### Goal of the exercise
Copy the part of the Zig compiler article starting with "The announcement came" and going on through "the same problem.".

### Source passage
************

· 6 min read ·

Three IRs, One WASM File: Looking Back at Zig's Self-Hosting Transition

Source: zig

The announcement came in December 2022, a few weeks after Zig 0.10.0 shipped: the self-hosted compiler was now the default, and the C++ implementation was on its way out. The original post was understated given what the transition represented. Looking back at those architectural decisions reveals a set of deliberate choices about compiler design, bootstrapping, and long-term maintainability that differ from how comparable language projects handled the same problem.

The original Zig compiler, written in C++, was never meant to be permanent. Andrew Kelley built it as a bootstrap tool: a way to get Zig working well enough to implement the real compiler in Zig itself. This is a standard pattern in language design. The C++ implementation, called “stage1” in Zig’s development vocabulary, served its purpose for six years before being retired. Stage1 had roughly 80,000 to 100,000 lines of C++ code, used LLVM as its only code generation backend, and carried known correctness issues the team had essentially stopped trying to fix. The replacement was coming; patching the C++ was not worth the effort.

The Three-Layer IR Pipeline

The self-hosted compiler introduced a clean three-stage intermediate representation pipeline that stage1 never had.

ZIR (Zig Intermediate Representation) is the first IR, produced directly from parsing. It is untyped and represents the structural content of source code without resolving types or evaluating comptime expressions. Generic functions and comptime blocks live at the ZIR level until instantiation.

AIR (Analyzed Intermediate Representation) is produced by semantic analysis of ZIR. By this stage, all comptime evaluation has been performed, generics have been monomorphized for their specific type arguments, and the representation is in SSA (Static Single Assignment) form. AIR is fully typed and concrete. This is the IR that backends consume.

************

### Data excerpt
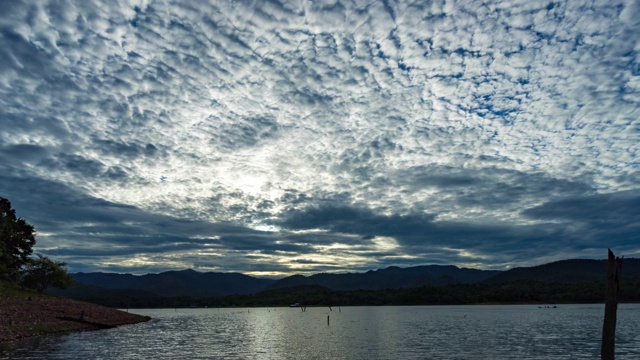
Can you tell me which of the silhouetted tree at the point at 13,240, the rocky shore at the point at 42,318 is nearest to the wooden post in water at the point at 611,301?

************

### Solved exercise
The announcement came in December 2022, a few weeks after Zig 0.10.0 shipped: the self-hosted compiler was now the default, and the C++ implementation was on its way out. The original post was understated given what the transition represented. Looking back at those architectural decisions reveals a set of deliberate choices about compiler design, bootstrapping, and long-term maintainability that differ from how comparable language projects handled the same problem.